Буратино приблизился к портрету вплотную. Не расчитал и... проткнул пятно на портрете носом. История с нарисованным очагом и куском холста повторилась. На портрете получилась дырка. Из нее подозрительно тянуло сквознячком. Буратино приложился к ней глазом и увидел новый ход. А когда подозвал белую крысу, та завизжала от радости.
- Это именно то, что мы искали! Это же надо иметь такое дурацкое везение! Я на кого попало ставить не буду!..
- Да, а что именно мы искали?
Вместо ответа крыса прогрызла в портрете огромную дырищу.
- Полезай, - сказала она, - и побыстрее. А то, чего доброго, не успеешь.
- А куда ведет эта дорога? - любопытствовал народный избранник.
- На кудыкину гору, - добродушно пошутила крыса. - Да неужто ты не догадываешься? Эх, Дурачино, Дурачино! Тебе надо идти до развилки, а там решить, куда свернуть: направо или налево. Налево идет дорога в прошлое. Направо - в будущее. Но ты не очень мучься. Через прошлое ты запросто выйдешь в будущее, а из будущего попадешь в прошлое. Этот путь был закрыт для всей страны, и ты пройдешь по нему первым. И, наверное, здорово поумнеешь назло врагам, на радость папе...
- А куда пойдешь ты? - спросил Буратино, чувствуя, как нелегко ему расстаться с таким прекрасным другом.
- А я останусь здесь, в настоящем, - отмахнулся крысиный лев. - В прошлое я не хочу возвращаться, а в будущем для таких, как я, места нет. Так что держи набор костей - я остаюсь кое с кем расквитаться.
И разжалованный генерал протянул ему дружески когтистую лапу.
Буратино поспешил в неизвестность. Дойдя до поворота, оглянулся. Но белой крысы уже не было. Она исчезла, словно и в самом деле только привиделась ему...

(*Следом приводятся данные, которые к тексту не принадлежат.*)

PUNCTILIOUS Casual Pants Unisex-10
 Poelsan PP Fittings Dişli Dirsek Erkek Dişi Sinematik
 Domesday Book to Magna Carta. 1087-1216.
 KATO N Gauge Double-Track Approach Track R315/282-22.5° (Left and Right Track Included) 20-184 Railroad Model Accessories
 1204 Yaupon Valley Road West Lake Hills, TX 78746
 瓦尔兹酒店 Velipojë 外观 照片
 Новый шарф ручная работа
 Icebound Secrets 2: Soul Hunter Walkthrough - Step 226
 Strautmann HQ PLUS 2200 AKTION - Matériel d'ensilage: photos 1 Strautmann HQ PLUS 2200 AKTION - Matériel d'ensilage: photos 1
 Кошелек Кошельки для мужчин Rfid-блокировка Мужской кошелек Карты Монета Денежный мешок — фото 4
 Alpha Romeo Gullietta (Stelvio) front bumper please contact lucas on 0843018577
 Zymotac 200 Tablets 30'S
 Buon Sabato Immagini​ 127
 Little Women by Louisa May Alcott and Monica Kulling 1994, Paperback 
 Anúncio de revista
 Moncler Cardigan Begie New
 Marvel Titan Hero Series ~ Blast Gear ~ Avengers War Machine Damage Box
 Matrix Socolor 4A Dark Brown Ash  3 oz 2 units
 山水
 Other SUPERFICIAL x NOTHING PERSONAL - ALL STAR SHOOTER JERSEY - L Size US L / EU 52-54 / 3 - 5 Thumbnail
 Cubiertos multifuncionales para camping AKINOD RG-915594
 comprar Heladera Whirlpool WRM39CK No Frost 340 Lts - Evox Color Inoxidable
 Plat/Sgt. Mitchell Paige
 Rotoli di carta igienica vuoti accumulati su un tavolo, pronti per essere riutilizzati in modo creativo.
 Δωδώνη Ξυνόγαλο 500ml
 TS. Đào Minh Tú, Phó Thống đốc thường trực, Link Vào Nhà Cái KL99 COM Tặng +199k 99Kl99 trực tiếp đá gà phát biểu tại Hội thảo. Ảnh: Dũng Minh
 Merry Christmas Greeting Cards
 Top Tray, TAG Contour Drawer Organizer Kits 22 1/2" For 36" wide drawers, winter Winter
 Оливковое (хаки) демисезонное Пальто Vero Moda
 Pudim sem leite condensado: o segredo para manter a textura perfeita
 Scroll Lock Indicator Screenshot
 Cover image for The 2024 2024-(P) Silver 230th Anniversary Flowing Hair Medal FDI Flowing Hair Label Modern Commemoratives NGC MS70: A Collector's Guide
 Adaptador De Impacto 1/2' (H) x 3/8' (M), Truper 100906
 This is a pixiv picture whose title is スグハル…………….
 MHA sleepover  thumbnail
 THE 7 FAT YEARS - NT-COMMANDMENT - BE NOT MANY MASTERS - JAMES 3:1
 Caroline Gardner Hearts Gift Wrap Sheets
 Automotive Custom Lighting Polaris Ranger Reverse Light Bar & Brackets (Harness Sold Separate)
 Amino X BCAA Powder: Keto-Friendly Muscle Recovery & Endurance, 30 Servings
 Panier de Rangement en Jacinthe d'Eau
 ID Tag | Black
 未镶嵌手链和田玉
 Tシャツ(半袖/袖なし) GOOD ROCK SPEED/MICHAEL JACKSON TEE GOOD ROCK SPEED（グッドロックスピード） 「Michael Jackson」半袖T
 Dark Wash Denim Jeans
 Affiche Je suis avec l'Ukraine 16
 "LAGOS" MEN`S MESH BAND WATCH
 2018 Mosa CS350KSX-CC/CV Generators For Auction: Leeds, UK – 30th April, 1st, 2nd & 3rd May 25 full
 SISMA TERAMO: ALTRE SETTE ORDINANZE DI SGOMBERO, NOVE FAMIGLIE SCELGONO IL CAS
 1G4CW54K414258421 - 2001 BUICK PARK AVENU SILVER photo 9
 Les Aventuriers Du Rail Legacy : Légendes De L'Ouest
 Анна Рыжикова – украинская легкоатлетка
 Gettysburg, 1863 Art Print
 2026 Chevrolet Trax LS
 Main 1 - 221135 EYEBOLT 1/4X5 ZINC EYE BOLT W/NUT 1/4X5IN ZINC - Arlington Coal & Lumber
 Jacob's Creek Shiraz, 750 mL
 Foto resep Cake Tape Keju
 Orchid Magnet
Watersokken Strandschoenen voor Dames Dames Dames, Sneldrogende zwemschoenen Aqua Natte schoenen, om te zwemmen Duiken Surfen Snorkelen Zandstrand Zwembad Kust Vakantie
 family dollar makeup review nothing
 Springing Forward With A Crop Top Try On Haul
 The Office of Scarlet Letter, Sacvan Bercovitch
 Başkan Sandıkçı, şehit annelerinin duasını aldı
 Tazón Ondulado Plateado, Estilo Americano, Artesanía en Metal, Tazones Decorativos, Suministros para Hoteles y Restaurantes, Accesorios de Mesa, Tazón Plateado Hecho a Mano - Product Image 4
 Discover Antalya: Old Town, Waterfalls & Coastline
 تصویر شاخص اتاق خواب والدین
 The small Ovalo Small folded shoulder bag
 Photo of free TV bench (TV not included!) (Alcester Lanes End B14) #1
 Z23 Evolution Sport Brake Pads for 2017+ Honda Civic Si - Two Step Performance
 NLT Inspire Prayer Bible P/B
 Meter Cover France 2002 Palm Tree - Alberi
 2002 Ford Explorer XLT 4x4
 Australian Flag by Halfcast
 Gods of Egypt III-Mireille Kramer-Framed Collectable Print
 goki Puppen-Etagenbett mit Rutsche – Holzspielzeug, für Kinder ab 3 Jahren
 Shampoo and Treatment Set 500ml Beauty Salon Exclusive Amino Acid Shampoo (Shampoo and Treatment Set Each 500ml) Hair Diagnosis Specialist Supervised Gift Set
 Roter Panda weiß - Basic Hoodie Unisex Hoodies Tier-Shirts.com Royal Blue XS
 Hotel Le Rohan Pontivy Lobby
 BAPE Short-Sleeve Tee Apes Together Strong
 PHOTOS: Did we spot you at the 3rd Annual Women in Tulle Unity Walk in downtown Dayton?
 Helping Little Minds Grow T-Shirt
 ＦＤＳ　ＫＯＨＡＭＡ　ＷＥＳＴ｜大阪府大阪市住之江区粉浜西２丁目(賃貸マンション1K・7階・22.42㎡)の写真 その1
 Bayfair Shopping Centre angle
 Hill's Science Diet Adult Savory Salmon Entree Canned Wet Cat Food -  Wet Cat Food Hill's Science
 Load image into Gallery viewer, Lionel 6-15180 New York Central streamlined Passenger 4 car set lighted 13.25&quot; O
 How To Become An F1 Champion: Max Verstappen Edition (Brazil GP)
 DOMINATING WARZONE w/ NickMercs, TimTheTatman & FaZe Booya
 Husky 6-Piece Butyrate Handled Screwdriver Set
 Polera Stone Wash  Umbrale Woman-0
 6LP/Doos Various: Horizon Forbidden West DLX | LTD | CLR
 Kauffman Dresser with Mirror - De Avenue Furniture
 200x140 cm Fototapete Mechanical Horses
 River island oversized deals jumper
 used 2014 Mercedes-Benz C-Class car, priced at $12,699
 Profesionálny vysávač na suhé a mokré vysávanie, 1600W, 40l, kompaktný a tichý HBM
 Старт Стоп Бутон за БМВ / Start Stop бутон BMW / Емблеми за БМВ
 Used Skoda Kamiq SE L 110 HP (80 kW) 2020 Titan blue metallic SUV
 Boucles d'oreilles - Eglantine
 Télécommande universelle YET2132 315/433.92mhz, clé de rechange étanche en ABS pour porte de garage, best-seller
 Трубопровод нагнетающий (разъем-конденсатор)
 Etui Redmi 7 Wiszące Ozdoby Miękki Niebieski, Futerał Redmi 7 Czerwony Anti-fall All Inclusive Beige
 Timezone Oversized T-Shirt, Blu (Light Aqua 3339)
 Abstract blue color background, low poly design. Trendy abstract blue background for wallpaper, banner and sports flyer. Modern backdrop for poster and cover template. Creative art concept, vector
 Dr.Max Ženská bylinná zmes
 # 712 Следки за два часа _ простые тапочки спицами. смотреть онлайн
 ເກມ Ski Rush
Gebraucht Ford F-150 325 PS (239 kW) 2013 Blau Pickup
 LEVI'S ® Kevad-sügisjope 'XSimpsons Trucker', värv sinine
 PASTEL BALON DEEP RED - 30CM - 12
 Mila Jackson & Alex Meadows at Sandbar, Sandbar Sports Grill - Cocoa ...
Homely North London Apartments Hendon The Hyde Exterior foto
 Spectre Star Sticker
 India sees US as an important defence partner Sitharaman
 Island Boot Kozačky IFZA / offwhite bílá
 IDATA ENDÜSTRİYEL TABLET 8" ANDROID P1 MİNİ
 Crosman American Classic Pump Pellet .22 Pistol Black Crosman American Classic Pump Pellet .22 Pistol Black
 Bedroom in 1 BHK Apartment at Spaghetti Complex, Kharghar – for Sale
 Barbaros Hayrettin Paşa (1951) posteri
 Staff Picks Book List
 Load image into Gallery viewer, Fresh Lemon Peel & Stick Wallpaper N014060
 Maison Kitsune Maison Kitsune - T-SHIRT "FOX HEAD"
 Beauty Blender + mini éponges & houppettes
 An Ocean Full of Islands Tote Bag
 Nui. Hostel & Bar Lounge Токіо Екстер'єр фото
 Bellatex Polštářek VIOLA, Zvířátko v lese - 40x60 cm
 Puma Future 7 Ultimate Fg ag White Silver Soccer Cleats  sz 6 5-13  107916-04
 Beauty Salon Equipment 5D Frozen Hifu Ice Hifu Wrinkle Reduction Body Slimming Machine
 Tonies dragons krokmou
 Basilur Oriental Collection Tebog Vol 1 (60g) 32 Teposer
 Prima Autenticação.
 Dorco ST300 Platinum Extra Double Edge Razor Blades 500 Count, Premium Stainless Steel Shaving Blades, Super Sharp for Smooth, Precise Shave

- Да вы их знаете, товарищ Бармалей! Это доктор Айболит да Иванушка-дурачок. Доктор общественность пугает сказками о вредном воздействии отходов и радиации, пишет правдивые истории болезней. Доказывает, что могут погибнуть сказки, если их некому станет рассказывать. А Ивашка и того хуже: дурак, дурак, а нас на каждом шагу в дураках оставляет, - радостно донес гость. - Добивается свободного выезда из Страны Дураков. Дурак дураком, а хитрый. Ишь, куда метит! Хочет, чтобы мы с товарищем Дуремаром да лучшими людьми одни в стране остались. А кто же тогда будет работать? Пиявок кормить да ловить? За счет чего нам из сказочно развитых стран все необходимое завозить? Ведь мы без дураков что пиявка без тела! Мы Ивашке одному уехать предлагаем, а он упирается: не могу, говорит, у меня Перестройка. Закончу ее, а потом и уезжать нет надобности. Дома лучше будет. А требую ради принципа.
Хозяинн нахмурился. Но ненадолго.
- Выходит, ошиблись мы в Иванушке, товарищ Барабас? - спросил лукаво. - И не такой уж он дурачок? А происхождение будто бы в порядке!
Гость виновато развел руками:
- Проглядел, товарищ Бармалей! Признаю свою ошибку. До чего же ловко он ваньку валял! Шкуру свою от пиявок спасал. На коньке-Горбунке народ потешал. А Горбунок - тоже хорош. Из нашей шаньки ел. А на деле оказался темной лошадкой. Как же после этого другим дуракам доверять? - искренне негодовал гость.
Но хозяин мигом его унял едва заметным движением уса.
- Вы пьесы сочинять не разучились? Вот и хорошо. Хочу подарить вам интересную идею. Почему бы вам не поставить процесс врачей? И не назвать его "Убийцы в белых халатах"? В Стране Дураков любят представления! Почему вы не хотите сделать людям приятное? Почему бросили театр?
- Да я с дорогой душой! - стал оправдываться и руки к груди прижимать гость. - Да вот время...
Но хозяин не стал и слушать.
- Найдите время! - не дал он гостю закончить. - Почему бы вам не рассказать правду про Айболита? Что он - плохой врач, не умеет лечить детей, а списывает свои неудачи на достижжения страны. Убедите людей, что одна голова - хорошо, а много - это больше. А вот товарищ Айболит - не хочет, чтобы у нас всего было больше. А хочет, чтобы меньше. Хочет, чтобы как при царе Горохе. И поэтому не желает детям добра. Людям не нужны истории болезнй! Людям нужны сказки, от которых им становится не хуже, а лучше. Избавиться от историй - значит, избавиться и от болезней.